West-Nesbitt, Inc. v. Randall

Smith, J.

(dissenting).

The vital question for determination here was whether the note upon which this action was brought was accepted in Oneonta, New York, or in Vermont by an agent of the plaintiff. This was a question of fact, and the determination of the question was for the lower court.

The only evidence presented relative to the acceptance of the note was given by Mr. Leo Partch, sales representative of the plaintiff company. It was Mr. Partch’s testimony that he mailed the note to the company at Oneonta, New York after it was signed by the defendants. Partch then testified that he was informed by a telephone message from the company that the note had been accepted. While an objection was made by the defendant to the witness testifying as to the individual with whom he had the telephone conversation, no objection was made to the testimony that a telephone conversation did take place.
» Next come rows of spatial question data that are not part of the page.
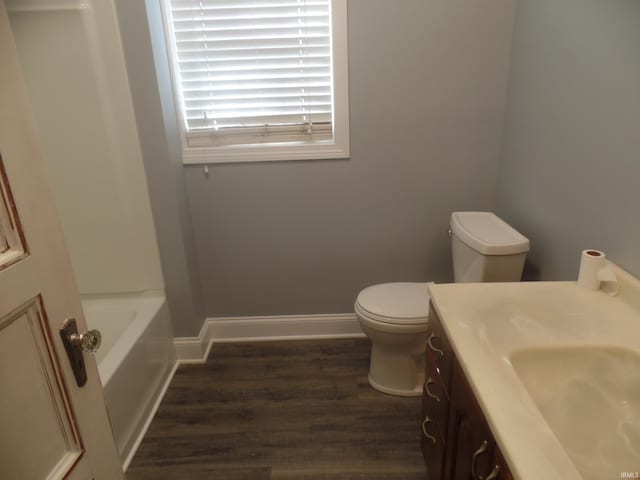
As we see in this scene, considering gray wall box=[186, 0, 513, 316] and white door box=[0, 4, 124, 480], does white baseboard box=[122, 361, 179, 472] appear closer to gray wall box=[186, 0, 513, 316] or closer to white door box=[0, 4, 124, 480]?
gray wall box=[186, 0, 513, 316]

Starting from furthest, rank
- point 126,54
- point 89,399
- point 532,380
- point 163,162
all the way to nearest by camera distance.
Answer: point 163,162 → point 126,54 → point 532,380 → point 89,399

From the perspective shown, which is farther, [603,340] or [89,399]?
[603,340]

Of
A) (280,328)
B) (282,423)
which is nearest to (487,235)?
(282,423)

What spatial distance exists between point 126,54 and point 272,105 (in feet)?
2.35

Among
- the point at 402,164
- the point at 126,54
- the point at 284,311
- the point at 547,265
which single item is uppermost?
the point at 126,54

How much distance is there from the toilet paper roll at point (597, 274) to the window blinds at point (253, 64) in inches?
55.9

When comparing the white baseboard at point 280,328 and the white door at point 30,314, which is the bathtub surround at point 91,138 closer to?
the white baseboard at point 280,328

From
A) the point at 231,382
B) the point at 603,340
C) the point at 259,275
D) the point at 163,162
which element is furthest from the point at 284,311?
the point at 603,340

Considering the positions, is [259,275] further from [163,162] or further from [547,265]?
[547,265]

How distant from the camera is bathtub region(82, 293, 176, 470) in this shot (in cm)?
177

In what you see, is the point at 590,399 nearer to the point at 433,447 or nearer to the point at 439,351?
the point at 439,351

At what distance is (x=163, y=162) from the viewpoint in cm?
211

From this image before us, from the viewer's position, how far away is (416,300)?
203cm

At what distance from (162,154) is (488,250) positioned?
1.58 m
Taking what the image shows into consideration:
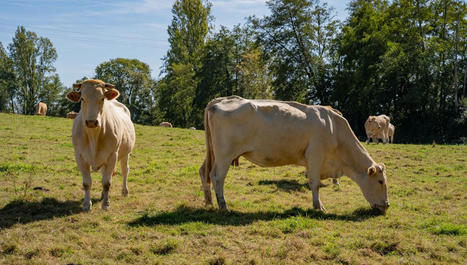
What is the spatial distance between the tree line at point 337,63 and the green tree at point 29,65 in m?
0.23

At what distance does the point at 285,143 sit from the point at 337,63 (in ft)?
127

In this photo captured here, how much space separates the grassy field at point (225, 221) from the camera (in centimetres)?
582

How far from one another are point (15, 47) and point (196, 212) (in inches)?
2739

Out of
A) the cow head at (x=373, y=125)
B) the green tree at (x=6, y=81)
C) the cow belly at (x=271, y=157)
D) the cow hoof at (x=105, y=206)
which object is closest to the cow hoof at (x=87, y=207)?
the cow hoof at (x=105, y=206)

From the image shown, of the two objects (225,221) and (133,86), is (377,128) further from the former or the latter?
(133,86)

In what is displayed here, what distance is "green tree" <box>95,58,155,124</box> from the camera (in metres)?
67.2

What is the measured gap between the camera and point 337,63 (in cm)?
4528

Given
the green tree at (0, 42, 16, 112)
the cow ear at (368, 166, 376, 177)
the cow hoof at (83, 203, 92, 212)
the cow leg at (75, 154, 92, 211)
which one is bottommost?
the cow hoof at (83, 203, 92, 212)

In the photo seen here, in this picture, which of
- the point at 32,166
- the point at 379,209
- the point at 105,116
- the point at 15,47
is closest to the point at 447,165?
the point at 379,209

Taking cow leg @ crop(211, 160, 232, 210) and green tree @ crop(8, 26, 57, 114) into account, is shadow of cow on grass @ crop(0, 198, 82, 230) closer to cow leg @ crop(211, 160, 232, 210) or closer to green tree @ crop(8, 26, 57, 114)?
cow leg @ crop(211, 160, 232, 210)

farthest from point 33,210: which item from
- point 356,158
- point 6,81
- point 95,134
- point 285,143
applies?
point 6,81

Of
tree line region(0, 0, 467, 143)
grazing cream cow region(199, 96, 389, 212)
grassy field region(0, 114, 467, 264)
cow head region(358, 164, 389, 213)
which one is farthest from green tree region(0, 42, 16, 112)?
cow head region(358, 164, 389, 213)

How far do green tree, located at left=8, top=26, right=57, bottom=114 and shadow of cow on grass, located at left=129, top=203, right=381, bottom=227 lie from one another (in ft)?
222

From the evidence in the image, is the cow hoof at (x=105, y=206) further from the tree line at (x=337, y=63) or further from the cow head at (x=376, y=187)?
the tree line at (x=337, y=63)
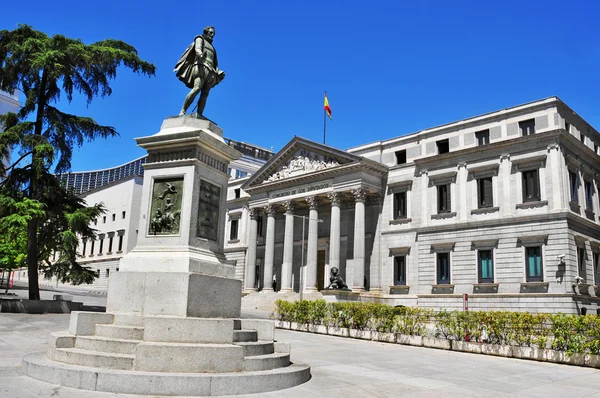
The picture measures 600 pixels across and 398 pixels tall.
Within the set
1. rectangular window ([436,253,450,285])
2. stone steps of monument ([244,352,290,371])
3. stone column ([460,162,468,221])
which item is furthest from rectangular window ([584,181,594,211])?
stone steps of monument ([244,352,290,371])

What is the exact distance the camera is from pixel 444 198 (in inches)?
1570

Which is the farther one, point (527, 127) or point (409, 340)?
point (527, 127)

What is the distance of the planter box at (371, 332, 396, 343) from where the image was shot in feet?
65.1

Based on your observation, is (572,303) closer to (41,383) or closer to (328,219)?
(328,219)

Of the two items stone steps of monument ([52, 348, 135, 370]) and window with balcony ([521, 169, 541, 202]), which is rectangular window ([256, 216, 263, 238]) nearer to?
window with balcony ([521, 169, 541, 202])

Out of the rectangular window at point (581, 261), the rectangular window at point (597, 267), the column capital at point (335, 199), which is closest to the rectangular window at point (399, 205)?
the column capital at point (335, 199)

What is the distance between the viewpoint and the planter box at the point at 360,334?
20.7 meters

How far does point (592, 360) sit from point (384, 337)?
7547 mm

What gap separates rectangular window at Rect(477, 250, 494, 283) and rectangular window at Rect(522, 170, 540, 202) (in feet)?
15.3

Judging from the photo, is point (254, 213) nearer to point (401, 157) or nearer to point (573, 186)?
point (401, 157)

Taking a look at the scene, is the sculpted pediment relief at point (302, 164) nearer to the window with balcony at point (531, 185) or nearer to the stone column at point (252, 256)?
the stone column at point (252, 256)

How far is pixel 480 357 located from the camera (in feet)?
52.9

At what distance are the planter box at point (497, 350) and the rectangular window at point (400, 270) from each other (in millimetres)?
24358

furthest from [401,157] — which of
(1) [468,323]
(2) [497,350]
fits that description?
(2) [497,350]
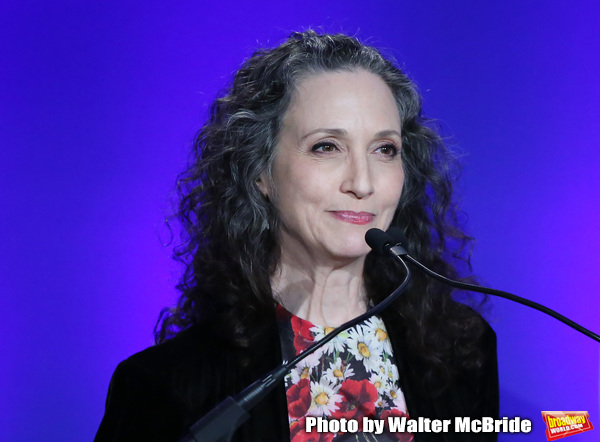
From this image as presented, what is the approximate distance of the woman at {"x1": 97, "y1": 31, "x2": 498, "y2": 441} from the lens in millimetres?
1353

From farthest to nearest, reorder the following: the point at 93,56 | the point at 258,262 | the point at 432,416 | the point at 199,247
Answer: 1. the point at 93,56
2. the point at 199,247
3. the point at 258,262
4. the point at 432,416

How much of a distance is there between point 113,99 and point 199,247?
1.41 ft

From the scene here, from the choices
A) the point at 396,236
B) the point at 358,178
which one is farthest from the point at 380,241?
the point at 358,178

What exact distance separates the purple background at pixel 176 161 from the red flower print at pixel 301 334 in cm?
47

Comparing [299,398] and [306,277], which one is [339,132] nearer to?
[306,277]

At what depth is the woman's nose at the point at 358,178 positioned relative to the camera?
133cm

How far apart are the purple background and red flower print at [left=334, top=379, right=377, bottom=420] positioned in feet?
1.60

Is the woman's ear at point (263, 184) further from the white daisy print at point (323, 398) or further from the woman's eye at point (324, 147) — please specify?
the white daisy print at point (323, 398)

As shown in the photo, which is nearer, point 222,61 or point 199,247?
point 199,247

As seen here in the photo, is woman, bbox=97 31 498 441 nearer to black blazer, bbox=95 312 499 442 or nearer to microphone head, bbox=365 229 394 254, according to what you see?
black blazer, bbox=95 312 499 442

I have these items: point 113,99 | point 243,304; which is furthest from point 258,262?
point 113,99

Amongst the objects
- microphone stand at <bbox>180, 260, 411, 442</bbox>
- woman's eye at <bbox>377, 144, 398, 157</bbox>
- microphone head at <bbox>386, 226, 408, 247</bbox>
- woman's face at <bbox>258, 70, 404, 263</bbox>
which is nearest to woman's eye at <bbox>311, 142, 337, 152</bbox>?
woman's face at <bbox>258, 70, 404, 263</bbox>

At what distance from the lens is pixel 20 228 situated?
5.39 feet

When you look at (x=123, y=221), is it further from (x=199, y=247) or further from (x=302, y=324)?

Nor was any objection made by the defendants to the following questions and answers: “A. Yes. The note was in payment of a feed bill from Pure Feed Grain Company, which was a subsidiary of WestNesbitt, Inc. Q. And the company told you it had been accepted for that? A. Yes.”

While this evidence might have been excluded on proper objection made, in the absence of such objection it was properly considered by the lower court and resulted in the judgment below for the plaintiff. In attempting to raise the question here of the admission of the evidence, just quoted, the defendants in their brief here refer us merely to the pages of the transcript and make the unsupported statement *487that “the court’s ruling was prejudicial and arbitrary and is therefore reversible.” A brief that merely states a contention, without aid of argument of supporting authorities, presents no question for review. Knight v. Willey, 120 Vt. 256, 258, 138 A.2d 596.

The judgment below was supported by the only evidence adduced in the cause on where the final acceptance of the note was made. No objection was made to the admission of such evidence below, nor is any exception to its admittance properly briefed here. I would affirm the judgment of the lower court.